### TASKS:
1) In the racing press conference, where is Ty Dillon's family flying for Thanksgiving?
2) Transcribe part of the racing press conference, starting at the words "JAMES BUESCHER:  You know, we" and ending after the words "enjoy the weekend.".

### EXCERPTED TEXT:
* * * * * * * * *

Q.  Again, it's one race at a time, one lap at a point, one point at a time?
JAMES BUESCHER:  You've got to show up at the racetrack expecting to win.  That's why it's racing.  You're there to try to race everybody to the finish line and be the first guy there.  That's our goal, and winning races wins championships if you can keep the consistency when you're not winning.  You know, you race it one race at a time because you put all your focus on winning that race, but if it's not going your way, like they said, you have to figure out a way to make it the best day possible with the cards you're dealt, and that's what wins championships.
Our goal coming to Homestead this weekend is to go out there and win the race.  Last year we sat on the pole and led some laps, and the way the race played out didn't work out for us.  But I know that we were fast here last year, and I expect to be fast again.

Q.  Maybe one more question.  There's either a rumor or something happening about Eldora for the truck race on dirt.  Do you have any opinion on that as far as is it true?  A lot of fans keep asking about it over Twitter.
TY DILLON:  I think it would be great for the sport, and I think it would be a new venue for NASCAR to go down, and it would add a lot more fans and a lot more excitement to NASCAR in general.  Dirt racing is a great way to challenge drivers in a new way.  Hopefully we get to go there and race.  Obviously our family has done a lot of dirt racing and it would really be great for us, but whatever NASCAR plans to do with it, I think it would be great for the sport.

Q.  Let's take it outside of the racing for the weekend; on Friday you guys have a race to do, the race is over on Friday, and the championship goes where it goes.  On Saturday and Sunday, what are you guys planning to do?  Are you going to get together and hang out?  Are you going to watch the races or just go home and start planning for the next year?
TY DILLON:  Well, I think we all have to stay for the banquet on Monday, so we'll probably be somewhere down here in Miami.  I'm not planning on flying back and coming back, so maybe go fishing or go golfing and celebrate what the year has been to us, whether it's a championship‑‑ hopefully that's what it is, a race win and a championship.  Going to enjoy the time down here in Miami, and then my family is flying out to Montana for Thanksgiving and spending a couple months out there to relax.  That's what I'll be doing.
TIMOTHY PETERS:  Just going to be enjoying some time with my family.  Might have an adult beverage or two while we're in South Beach getting ready for Monday night, and hopefully while we're getting ready for Monday night we're preparing our championship speech.  I've got one of my good buddies that lives just northeast of Daytona, Terry Scroggins, who is one of the pro fishermen on the Bass Tour coming down and going to hang out with him a little bit, maybe teach me a few tricks.
JAMES BUESCHER:  You know, we definitely have to stay here until Monday.  The banquet is Monday.  But hopefully be taking a picture with the trophy out on the beach or something.  But depending on any media or anything that I might have to do Saturday, I have family that lives in Melbourne, so I might drive up and visit them.  I'm undecided on that.
But we'll just see what gets thrown at us.  Just hang out and enjoy the weekend.

Q.  With your battle being as tight as it is and really being the only one that is like that, is that kind of cool to you guys?  Do you feel like the spotlight might be on you a little bit more than it would normally in this case?

* * * * * * * * *

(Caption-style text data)

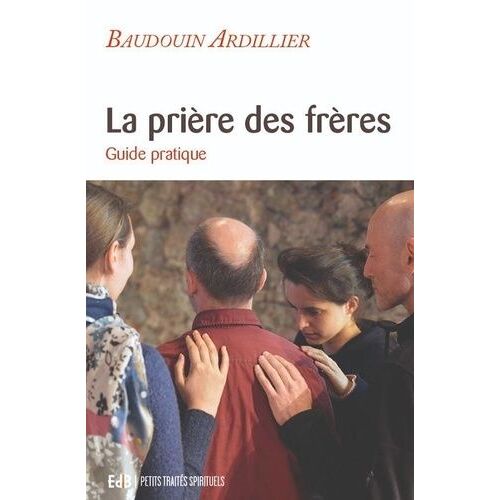 La Prière Des Frères - Guide Pratique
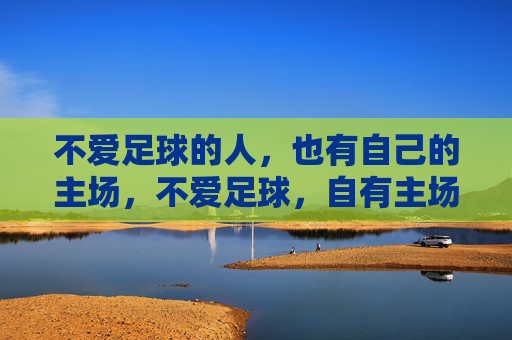 不爱足球的人,也有自己的主场,不爱足球,自有主场 不爱足球的人,也有自己的主场,不爱足球,自有主场
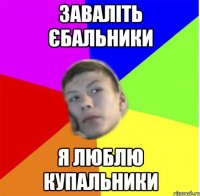 заваліть єбальники я люблю купальники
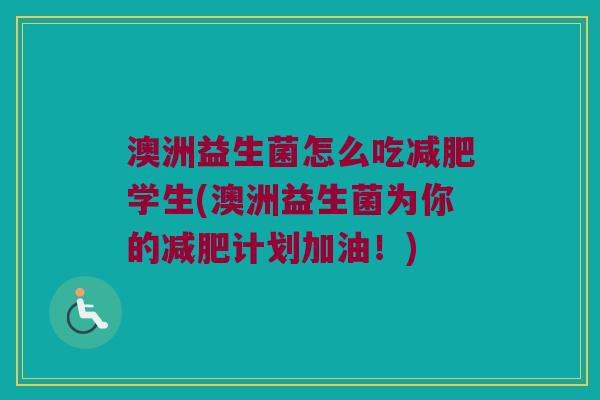 澳洲益生菌怎么吃减肥学生(澳洲益生菌为你的减肥计划加油！)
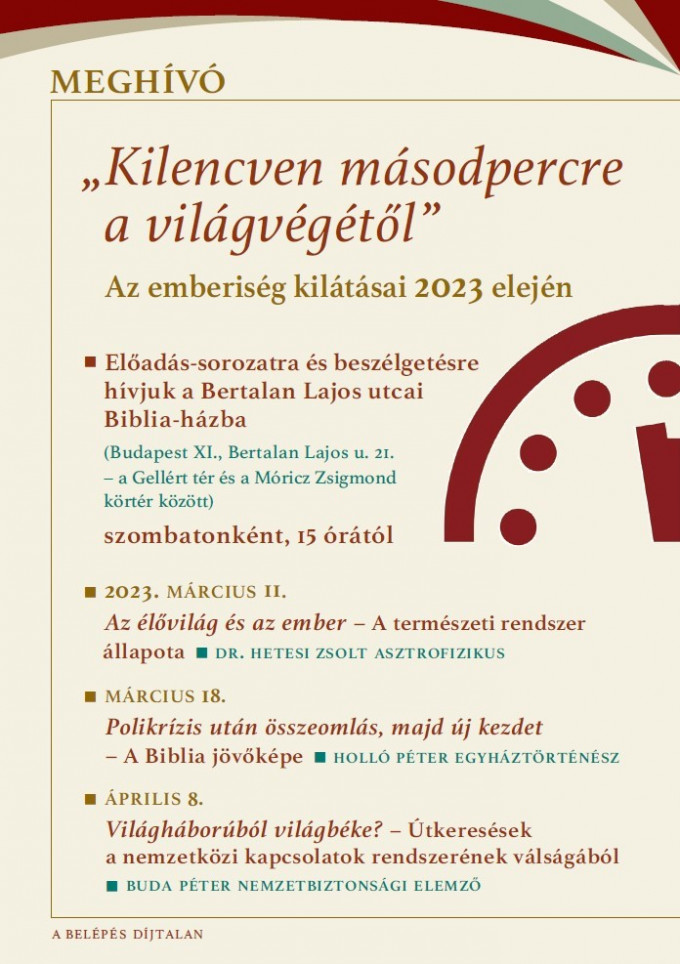 „Kilencven másodpercre a világvégétől”
– Az emberiség kilátásai 2023 elején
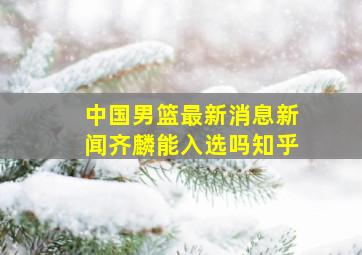 中国男篮最新消息新闻齐麟能入选吗知乎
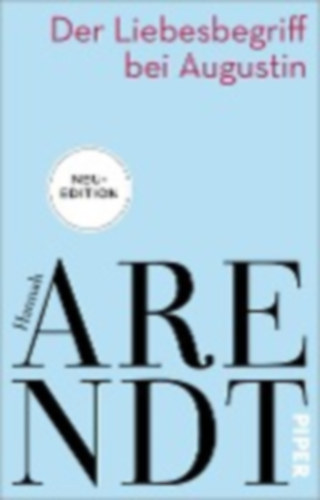 Arendt, Hannah: Der Liebesbegriff bei Augustin idegen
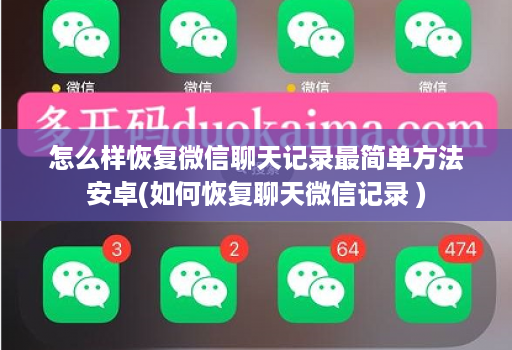 怎么样恢复微信聊天记录最简单方法安卓(如何恢复聊天微信记录 )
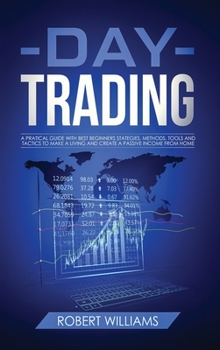 Hardcover Day Trading: A Pratical Guide with Best Beginners Stategies, Methods, Tools and Tactics to Make a Living and Create a Passive Incom Book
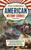 American History Stories: 101 True and Fascinating Tales of Major Events and People from the United States' Past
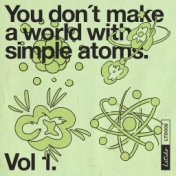 You Don't Make a World with Simple Atoms, Vol. 1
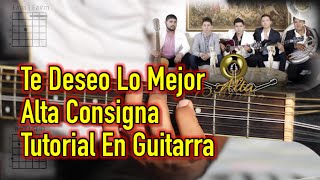 Te Deseo Lo Mejor - Tutorial - Alta Consigna -  Acordes - Tutorial En Guitarra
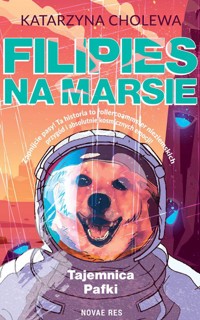 Filipies na Marsie - Cholewa Katarzyna - ebook + audiobook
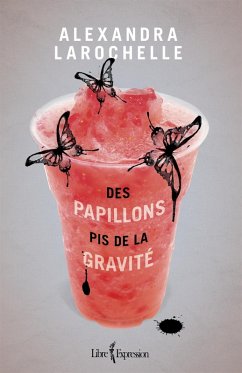 Des papillons pis de la gravité (eBook, ePUB) - Alexandra Larochelle, Larochelle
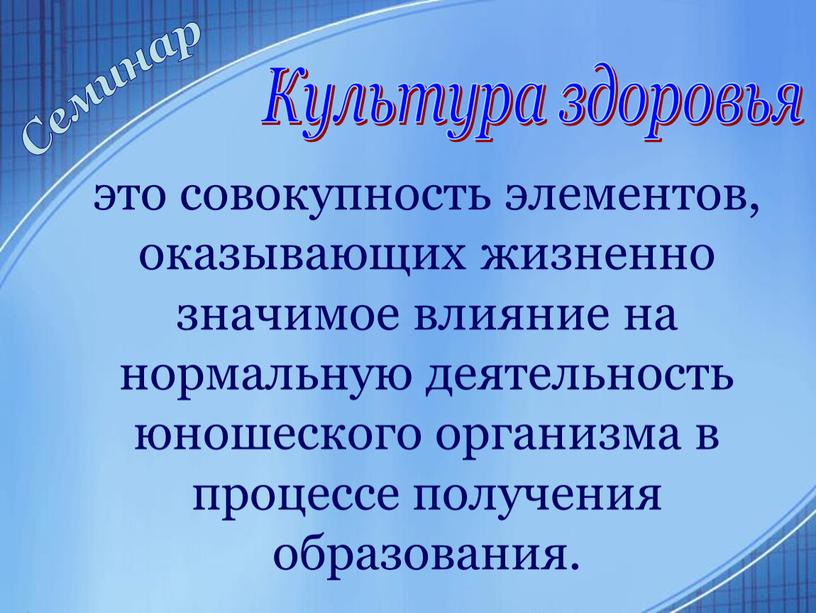 Культура здоровья это совокупность элементов, оказывающих жизненно значимое влияние на нормальную деятельность юношеского организма в процессе получения образования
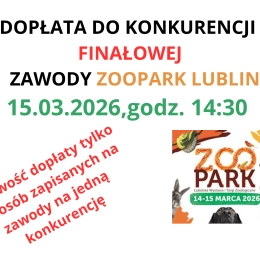Dopłata do KONKURENCJI FINAŁOWEJ - opcja dostępna WYŁĄCZNIE dla zawodników ZOOPARK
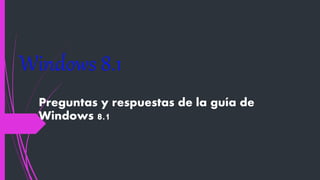 Windows 8.1
Preguntas y respuestas de la guía de
Windows 8.1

* * * * * * * * *

### ANSWERS TO THE TASKS:
1) Montana.

2)
JAMES BUESCHER:  You know, we definitely have to stay here until Monday.  The banquet is Monday.  But hopefully be taking a picture with the trophy out on the beach or something.  But depending on any media or anything that I might have to do Saturday, I have family that lives in Melbourne, so I might drive up and visit them.  I'm undecided on that.
But we'll just see what gets thrown at us.  Just hang out and enjoy the weekend.